▶ [Assignment]: The records below are to be copied exactly, with their pictures left out.

▶ [Stored data]:
────────────────────────────────────────
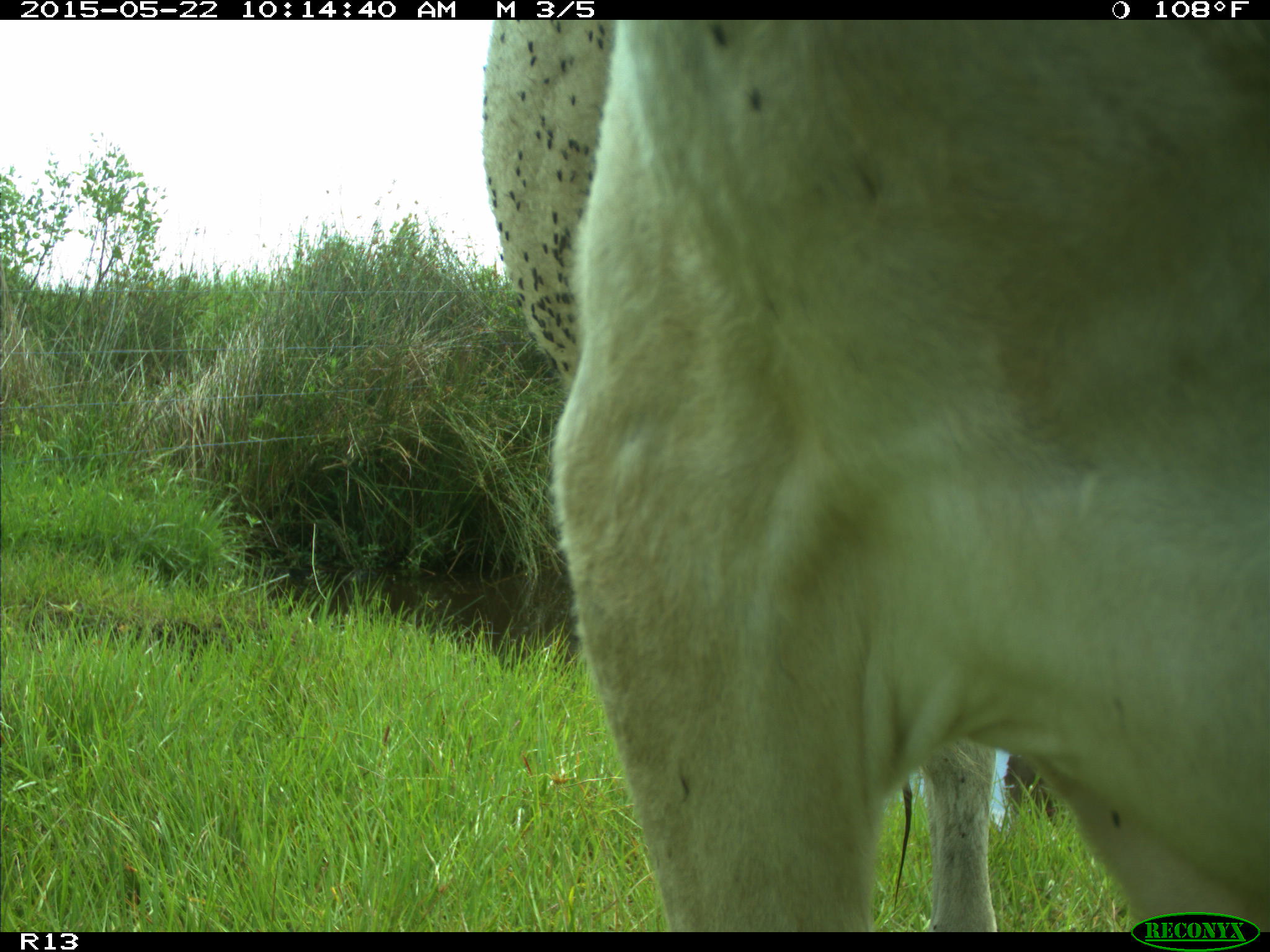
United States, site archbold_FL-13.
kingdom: Animalia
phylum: Chordata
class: Mammalia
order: Artiodactyla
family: Bovidae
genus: Bos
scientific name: Bos taurus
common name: domestic cow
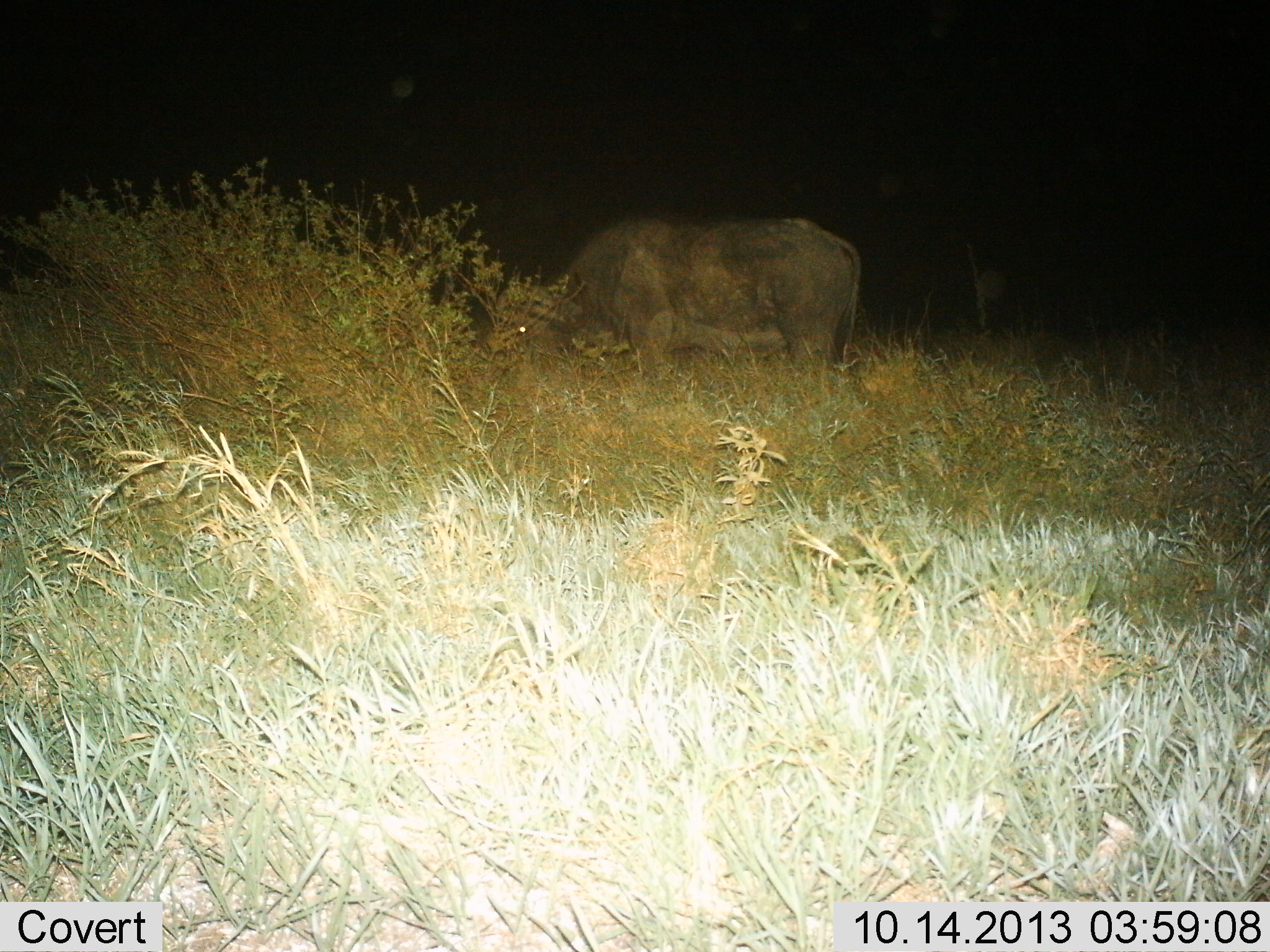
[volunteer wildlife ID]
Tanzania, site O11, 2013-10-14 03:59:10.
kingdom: Animalia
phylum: Chordata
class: Mammalia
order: Artiodactyla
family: Bovidae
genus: Syncerus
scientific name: Syncerus caffer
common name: cape buffalo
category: buffalo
Buffalo (cape buffalo) (Syncerus caffer), count 1. Behavior (volunteer vote fractions): standing 42%, resting 0%, moving 0%, interacting 0%. Young present (vote fraction): 0%. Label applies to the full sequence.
────────────────────────────────────────
▶ [Result for this exercise]:
United States, site archbold_FL-13.
kingdom: Animalia
phylum: Chordata
class: Mammalia
order: Artiodactyla
family: Bovidae
genus: Bos
scientific name: Bos taurus
common name: domestic cow
[volunteer wildlife ID]
Tanzania, site O11, 2013-10-14 03:59:10.
kingdom: Animalia
phylum: Chordata
class: Mammalia
order: Artiodactyla
family: Bovidae
genus: Syncerus
scientific name: Syncerus caffer
common name: cape buffalo
category: buffalo
Buffalo (cape buffalo) (Syncerus caffer), count 1. Behavior (volunteer vote fractions): standing 42%, resting 0%, moving 0%, interacting 0%. Young present (vote fraction): 0%. Label applies to the full sequence.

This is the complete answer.